Request: Write these records out again, switching "photographer" to "camera operator" and changing nothing else. Omit the pictures from your answer.

Collected data:
------------------------
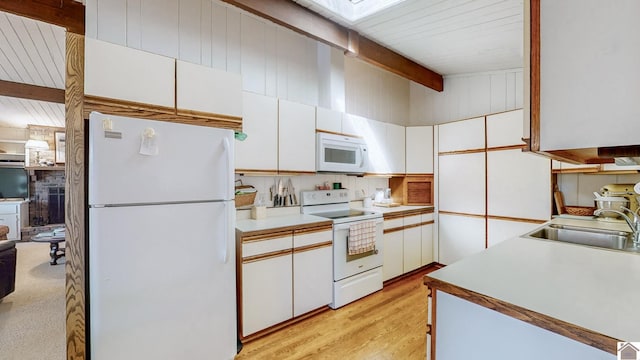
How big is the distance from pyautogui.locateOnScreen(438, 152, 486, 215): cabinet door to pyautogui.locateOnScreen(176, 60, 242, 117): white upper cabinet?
286 centimetres

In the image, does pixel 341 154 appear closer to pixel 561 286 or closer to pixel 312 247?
pixel 312 247

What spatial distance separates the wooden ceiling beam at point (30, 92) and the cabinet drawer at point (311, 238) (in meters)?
4.20

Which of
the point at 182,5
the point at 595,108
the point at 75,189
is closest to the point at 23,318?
the point at 75,189

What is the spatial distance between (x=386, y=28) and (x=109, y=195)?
2.69m

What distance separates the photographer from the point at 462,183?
3537mm

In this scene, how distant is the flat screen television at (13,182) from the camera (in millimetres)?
5398

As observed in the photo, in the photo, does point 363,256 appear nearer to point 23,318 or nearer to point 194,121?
point 194,121

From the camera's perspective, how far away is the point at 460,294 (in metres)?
1.04

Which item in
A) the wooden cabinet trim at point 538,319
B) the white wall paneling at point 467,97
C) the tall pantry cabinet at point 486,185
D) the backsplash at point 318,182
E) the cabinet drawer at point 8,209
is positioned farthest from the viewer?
the cabinet drawer at point 8,209

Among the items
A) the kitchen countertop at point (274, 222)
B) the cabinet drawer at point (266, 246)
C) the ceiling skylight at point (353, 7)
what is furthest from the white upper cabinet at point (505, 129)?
the cabinet drawer at point (266, 246)

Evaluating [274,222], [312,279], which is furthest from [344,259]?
[274,222]

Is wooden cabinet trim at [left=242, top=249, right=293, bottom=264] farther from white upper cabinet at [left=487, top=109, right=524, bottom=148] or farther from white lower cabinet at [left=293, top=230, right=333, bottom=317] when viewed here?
white upper cabinet at [left=487, top=109, right=524, bottom=148]

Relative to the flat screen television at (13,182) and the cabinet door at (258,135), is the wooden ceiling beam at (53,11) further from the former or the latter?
the flat screen television at (13,182)

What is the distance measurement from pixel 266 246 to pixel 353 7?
2308 mm
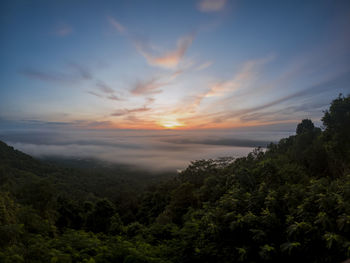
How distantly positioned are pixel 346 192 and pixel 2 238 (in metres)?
12.9

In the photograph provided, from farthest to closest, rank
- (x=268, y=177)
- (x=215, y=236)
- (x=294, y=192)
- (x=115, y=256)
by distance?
(x=268, y=177)
(x=294, y=192)
(x=215, y=236)
(x=115, y=256)

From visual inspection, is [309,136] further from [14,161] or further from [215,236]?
[14,161]

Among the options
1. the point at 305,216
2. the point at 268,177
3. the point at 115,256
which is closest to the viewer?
the point at 115,256

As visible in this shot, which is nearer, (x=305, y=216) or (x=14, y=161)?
(x=305, y=216)

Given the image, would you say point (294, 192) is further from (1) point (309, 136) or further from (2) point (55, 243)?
(1) point (309, 136)

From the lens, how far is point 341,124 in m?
14.6

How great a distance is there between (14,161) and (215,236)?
272ft

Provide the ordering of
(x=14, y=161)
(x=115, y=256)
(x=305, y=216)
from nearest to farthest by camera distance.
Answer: (x=115, y=256) → (x=305, y=216) → (x=14, y=161)

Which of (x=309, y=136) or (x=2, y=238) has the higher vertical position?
(x=309, y=136)

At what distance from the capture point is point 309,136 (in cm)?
2003

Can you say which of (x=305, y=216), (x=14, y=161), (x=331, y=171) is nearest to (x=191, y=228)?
(x=305, y=216)

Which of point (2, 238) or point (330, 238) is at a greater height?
point (330, 238)

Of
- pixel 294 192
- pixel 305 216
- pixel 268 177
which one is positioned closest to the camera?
pixel 305 216

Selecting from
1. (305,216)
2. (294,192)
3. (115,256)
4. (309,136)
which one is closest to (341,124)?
(309,136)
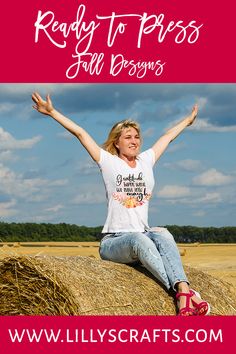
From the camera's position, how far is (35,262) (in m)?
6.94

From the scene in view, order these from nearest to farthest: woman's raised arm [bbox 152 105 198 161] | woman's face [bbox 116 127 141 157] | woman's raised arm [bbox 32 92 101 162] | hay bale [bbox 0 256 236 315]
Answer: hay bale [bbox 0 256 236 315], woman's raised arm [bbox 32 92 101 162], woman's face [bbox 116 127 141 157], woman's raised arm [bbox 152 105 198 161]

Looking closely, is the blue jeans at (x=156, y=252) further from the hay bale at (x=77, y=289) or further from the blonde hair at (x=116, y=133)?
the blonde hair at (x=116, y=133)

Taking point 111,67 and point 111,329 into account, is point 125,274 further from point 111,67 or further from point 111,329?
point 111,67

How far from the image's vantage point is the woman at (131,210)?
6.87 m

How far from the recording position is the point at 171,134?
25.8ft

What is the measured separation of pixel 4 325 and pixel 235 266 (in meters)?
13.5

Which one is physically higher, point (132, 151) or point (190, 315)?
point (132, 151)

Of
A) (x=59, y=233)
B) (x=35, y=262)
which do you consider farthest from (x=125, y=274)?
(x=59, y=233)

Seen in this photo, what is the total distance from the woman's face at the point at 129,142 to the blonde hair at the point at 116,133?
Answer: 38 mm

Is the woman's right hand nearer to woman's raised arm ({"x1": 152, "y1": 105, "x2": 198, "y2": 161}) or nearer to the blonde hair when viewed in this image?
the blonde hair

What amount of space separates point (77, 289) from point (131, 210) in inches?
36.9

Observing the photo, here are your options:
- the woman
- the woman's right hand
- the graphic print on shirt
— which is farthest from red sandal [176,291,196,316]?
the woman's right hand

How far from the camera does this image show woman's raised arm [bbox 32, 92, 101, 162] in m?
7.10

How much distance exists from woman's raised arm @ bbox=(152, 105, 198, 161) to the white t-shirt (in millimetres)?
377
------------------------
Solution:
How big is the distance from pyautogui.locateOnScreen(438, 152, 486, 215): cabinet door to pyautogui.locateOnScreen(176, 60, 242, 117): white upper cabinet?
286 centimetres

In the image, does pixel 341 154 appear closer to pixel 561 286 or closer to pixel 312 247?
pixel 312 247

What spatial distance separates the wooden ceiling beam at point (30, 92) and the cabinet drawer at point (311, 238) (in meters)?
4.20

Which of
the point at 182,5
the point at 595,108
the point at 75,189
is closest to the point at 23,318?
the point at 75,189

What is the spatial distance between (x=386, y=28) and (x=109, y=195)?
2.69m

What distance separates the camera operator from the point at 462,183?
3537mm

In this scene, how distant is the flat screen television at (13,182) from the camera (in millimetres)?
5398

As observed in the photo, in the photo, does point 363,256 appear nearer to point 23,318 or nearer to point 194,121?
point 194,121

From the camera's perspective, how far away is the point at 460,294 (in metres)?
1.04

Which item in
A) the wooden cabinet trim at point 538,319
B) the white wall paneling at point 467,97
C) the tall pantry cabinet at point 486,185
D) the backsplash at point 318,182
E) the cabinet drawer at point 8,209
is positioned farthest from the viewer?
the cabinet drawer at point 8,209

Among the items
A) the kitchen countertop at point (274, 222)
B) the cabinet drawer at point (266, 246)
C) the ceiling skylight at point (353, 7)
what is furthest from the white upper cabinet at point (505, 129)?
the cabinet drawer at point (266, 246)

Evaluating [274,222], [312,279], which is furthest from [344,259]?
[274,222]

Is wooden cabinet trim at [left=242, top=249, right=293, bottom=264] farther from white upper cabinet at [left=487, top=109, right=524, bottom=148] or farther from white lower cabinet at [left=293, top=230, right=333, bottom=317] when viewed here?
white upper cabinet at [left=487, top=109, right=524, bottom=148]

Relative to the flat screen television at (13,182) and the cabinet door at (258,135), is the wooden ceiling beam at (53,11) further from the former or the latter?
the flat screen television at (13,182)

What is the distance measurement from pixel 266 246 to pixel 353 7?
2308 mm
How distantly positioned are pixel 346 192 and pixel 2 238 (in metres)?
12.9

In the photograph provided, from farthest to closest, rank
- (x=268, y=177)
- (x=215, y=236)
- (x=294, y=192)
- (x=115, y=256)
by distance?
(x=268, y=177)
(x=294, y=192)
(x=215, y=236)
(x=115, y=256)

From visual inspection, is [309,136] further from [14,161] or further from [215,236]?
[14,161]

Among the options
1. the point at 305,216
2. the point at 268,177
3. the point at 115,256
which is closest to the viewer?
the point at 115,256

As visible in this shot, which is nearer, (x=305, y=216) or (x=14, y=161)?
(x=305, y=216)

Given the image, would you say point (294, 192) is further from (1) point (309, 136) or further from (2) point (55, 243)?
(1) point (309, 136)

From the lens, how far is point 341,124 in m?
14.6

How great a distance is there between (14,161) and (215,236)?
272ft

Provide the ordering of
(x=14, y=161)
(x=115, y=256)
(x=305, y=216)
from nearest to farthest by camera distance.
Answer: (x=115, y=256) → (x=305, y=216) → (x=14, y=161)

Which of (x=309, y=136) or (x=2, y=238) has the higher vertical position?
(x=309, y=136)

At what distance from the capture point is point 309,136 (in cm)?
2003

Can you say which of (x=305, y=216), (x=14, y=161), (x=331, y=171) is nearest to (x=191, y=228)?
(x=305, y=216)

Which of point (2, 238) or point (330, 238) is at a greater height?
point (330, 238)

Of
- pixel 294 192
- pixel 305 216
- pixel 268 177
which one is positioned closest to the camera?
pixel 305 216

Selecting from
1. (305,216)
2. (294,192)
3. (115,256)
4. (309,136)
which one is closest to (341,124)?
(309,136)
From the camera's position, how far is (35,262) (in m)?
6.94

From the scene in view, order these from nearest to farthest: woman's raised arm [bbox 152 105 198 161] | woman's face [bbox 116 127 141 157] | woman's raised arm [bbox 32 92 101 162] | hay bale [bbox 0 256 236 315]
Answer: hay bale [bbox 0 256 236 315], woman's raised arm [bbox 32 92 101 162], woman's face [bbox 116 127 141 157], woman's raised arm [bbox 152 105 198 161]

Looking closely, is the blue jeans at (x=156, y=252) further from the hay bale at (x=77, y=289) or further from the blonde hair at (x=116, y=133)?
the blonde hair at (x=116, y=133)

Taking point 111,67 and point 111,329 into account, is point 125,274 further from point 111,67 or further from point 111,329?
point 111,67

How far from the image's vantage point is the woman at (131,210)?
6.87 m

How far from the recording position is the point at 171,134?
25.8ft

What is the measured separation of pixel 4 325 and pixel 235 266 (in meters)?
13.5

Which one is physically higher, point (132, 151) or point (190, 315)?
point (132, 151)

Of
A) (x=59, y=233)
B) (x=35, y=262)
which do you consider farthest from (x=125, y=274)?
(x=59, y=233)

Seen in this photo, what is the total distance from the woman's face at the point at 129,142 to the blonde hair at the point at 116,133?
Answer: 38 mm

Is the woman's right hand nearer to woman's raised arm ({"x1": 152, "y1": 105, "x2": 198, "y2": 161}) or nearer to the blonde hair when viewed in this image?
the blonde hair

What amount of space separates point (77, 289) from point (131, 210) in inches?
36.9

Observing the photo, here are your options:
- the woman
- the woman's right hand
- the graphic print on shirt
— which is farthest from red sandal [176,291,196,316]?
the woman's right hand

How far from the camera does this image show woman's raised arm [bbox 32, 92, 101, 162] in m?
7.10

How much distance exists from woman's raised arm @ bbox=(152, 105, 198, 161) to the white t-shirt (in millimetres)?
377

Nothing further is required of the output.